Return the records that follow, unchanged and complete.

Segment Start: Material for the task

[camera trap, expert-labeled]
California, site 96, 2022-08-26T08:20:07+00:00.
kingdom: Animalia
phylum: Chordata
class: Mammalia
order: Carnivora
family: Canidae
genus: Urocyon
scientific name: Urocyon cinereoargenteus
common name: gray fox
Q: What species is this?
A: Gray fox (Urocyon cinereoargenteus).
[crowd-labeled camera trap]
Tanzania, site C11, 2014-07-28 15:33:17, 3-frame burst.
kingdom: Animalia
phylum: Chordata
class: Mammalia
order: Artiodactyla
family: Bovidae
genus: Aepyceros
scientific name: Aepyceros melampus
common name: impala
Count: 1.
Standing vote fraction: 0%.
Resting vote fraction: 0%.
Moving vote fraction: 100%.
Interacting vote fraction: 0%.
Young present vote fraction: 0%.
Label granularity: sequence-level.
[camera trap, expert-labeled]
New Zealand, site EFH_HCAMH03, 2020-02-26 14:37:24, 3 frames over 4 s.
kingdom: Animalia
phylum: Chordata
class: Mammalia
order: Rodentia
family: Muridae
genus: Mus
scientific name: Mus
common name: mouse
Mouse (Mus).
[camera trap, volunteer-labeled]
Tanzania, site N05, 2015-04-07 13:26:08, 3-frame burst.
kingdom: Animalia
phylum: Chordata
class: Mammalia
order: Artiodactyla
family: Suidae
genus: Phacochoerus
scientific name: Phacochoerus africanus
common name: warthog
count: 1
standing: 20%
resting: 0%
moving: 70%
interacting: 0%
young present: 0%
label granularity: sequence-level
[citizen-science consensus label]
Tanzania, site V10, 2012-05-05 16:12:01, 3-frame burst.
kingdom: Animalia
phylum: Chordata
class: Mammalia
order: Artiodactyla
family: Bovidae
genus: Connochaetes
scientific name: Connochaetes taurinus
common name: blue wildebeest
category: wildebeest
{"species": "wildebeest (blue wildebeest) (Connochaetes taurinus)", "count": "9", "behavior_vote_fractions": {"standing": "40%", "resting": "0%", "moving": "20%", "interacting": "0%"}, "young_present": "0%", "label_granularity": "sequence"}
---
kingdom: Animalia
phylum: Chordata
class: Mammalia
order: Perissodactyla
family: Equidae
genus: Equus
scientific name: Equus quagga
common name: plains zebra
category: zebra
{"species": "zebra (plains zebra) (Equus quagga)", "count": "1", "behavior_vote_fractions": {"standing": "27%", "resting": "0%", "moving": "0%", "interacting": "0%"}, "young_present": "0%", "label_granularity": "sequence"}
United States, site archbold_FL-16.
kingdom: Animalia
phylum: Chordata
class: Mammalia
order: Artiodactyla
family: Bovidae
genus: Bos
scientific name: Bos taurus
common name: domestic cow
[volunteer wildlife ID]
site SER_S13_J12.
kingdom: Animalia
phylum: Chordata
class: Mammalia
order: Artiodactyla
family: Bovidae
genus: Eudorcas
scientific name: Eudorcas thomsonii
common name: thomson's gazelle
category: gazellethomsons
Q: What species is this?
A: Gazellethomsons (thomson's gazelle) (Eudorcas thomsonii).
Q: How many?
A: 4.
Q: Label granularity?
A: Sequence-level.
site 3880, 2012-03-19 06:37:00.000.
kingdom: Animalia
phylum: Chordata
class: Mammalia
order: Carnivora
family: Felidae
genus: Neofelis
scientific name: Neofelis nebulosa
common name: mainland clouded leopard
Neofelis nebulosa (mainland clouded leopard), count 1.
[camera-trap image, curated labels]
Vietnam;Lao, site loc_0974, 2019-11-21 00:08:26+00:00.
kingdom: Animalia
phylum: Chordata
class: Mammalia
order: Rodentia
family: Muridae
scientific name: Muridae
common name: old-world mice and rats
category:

Segment End: Material for the task

● **Result of this exercise**:
[camera trap, expert-labeled]
California, site 96, 2022-08-26T08:20:07+00:00.
kingdom: Animalia
phylum: Chordata
class: Mammalia
order: Carnivora
family: Canidae
genus: Urocyon
scientific name: Urocyon cinereoargenteus
common name: gray fox
Q: What species is this?
A: Gray fox (Urocyon cinereoargenteus).
[crowd-labeled camera trap]
Tanzania, site C11, 2014-07-28 15:33:17, 3-frame burst.
kingdom: Animalia
phylum: Chordata
class: Mammalia
order: Artiodactyla
family: Bovidae
genus: Aepyceros
scientific name: Aepyceros melampus
common name: impala
Count: 1.
Standing vote fraction: 0%.
Resting vote fraction: 0%.
Moving vote fraction: 100%.
Interacting vote fraction: 0%.
Young present vote fraction: 0%.
Label granularity: sequence-level.
[camera trap, expert-labeled]
New Zealand, site EFH_HCAMH03, 2020-02-26 14:37:24, 3 frames over 4 s.
kingdom: Animalia
phylum: Chordata
class: Mammalia
order: Rodentia
family: Muridae
genus: Mus
scientific name: Mus
common name: mouse
Mouse (Mus).
[camera trap, volunteer-labeled]
Tanzania, site N05, 2015-04-07 13:26:08, 3-frame burst.
kingdom: Animalia
phylum: Chordata
class: Mammalia
order: Artiodactyla
family: Suidae
genus: Phacochoerus
scientific name: Phacochoerus africanus
common name: warthog
count: 1
standing: 20%
resting: 0%
moving: 70%
interacting: 0%
young present: 0%
label granularity: sequence-level
[citizen-science consensus label]
Tanzania, site V10, 2012-05-05 16:12:01, 3-frame burst.
kingdom: Animalia
phylum: Chordata
class: Mammalia
order: Artiodactyla
family: Bovidae
genus: Connochaetes
scientific name: Connochaetes taurinus
common name: blue wildebeest
category: wildebeest
{"species": "wildebeest (blue wildebeest) (Connochaetes taurinus)", "count": "9", "behavior_vote_fractions": {"standing": "40%", "resting": "0%", "moving": "20%", "interacting": "0%"}, "young_present": "0%", "label_granularity": "sequence"}
---
kingdom: Animalia
phylum: Chordata
class: Mammalia
order: Perissodactyla
family: Equidae
genus: Equus
scientific name: Equus quagga
common name: plains zebra
category: zebra
{"species": "zebra (plains zebra) (Equus quagga)", "count": "1", "behavior_vote_fractions": {"standing": "27%", "resting": "0%", "moving": "0%", "interacting": "0%"}, "young_present": "0%", "label_granularity": "sequence"}
United States, site archbold_FL-16.
kingdom: Animalia
phylum: Chordata
class: Mammalia
order: Artiodactyla
family: Bovidae
genus: Bos
scientific name: Bos taurus
common name: domestic cow
[volunteer wildlife ID]
site SER_S13_J12.
kingdom: Animalia
phylum: Chordata
class: Mammalia
order: Artiodactyla
family: Bovidae
genus: Eudorcas
scientific name: Eudorcas thomsonii
common name: thomson's gazelle
category: gazellethomsons
Q: What species is this?
A: Gazellethomsons (thomson's gazelle) (Eudorcas thomsonii).
Q: How many?
A: 4.
Q: Label granularity?
A: Sequence-level.
site 3880, 2012-03-19 06:37:00.000.
kingdom: Animalia
phylum: Chordata
class: Mammalia
order: Carnivora
family: Felidae
genus: Neofelis
scientific name: Neofelis nebulosa
common name: mainland clouded leopard
Neofelis nebulosa (mainland clouded leopard), count 1.
[camera-trap image, curated labels]
Vietnam;Lao, site loc_0974, 2019-11-21 00:08:26+00:00.
kingdom: Animalia
phylum: Chordata
class: Mammalia
order: Rodentia
family: Muridae
scientific name: Muridae
common name: old-world mice and rats
category:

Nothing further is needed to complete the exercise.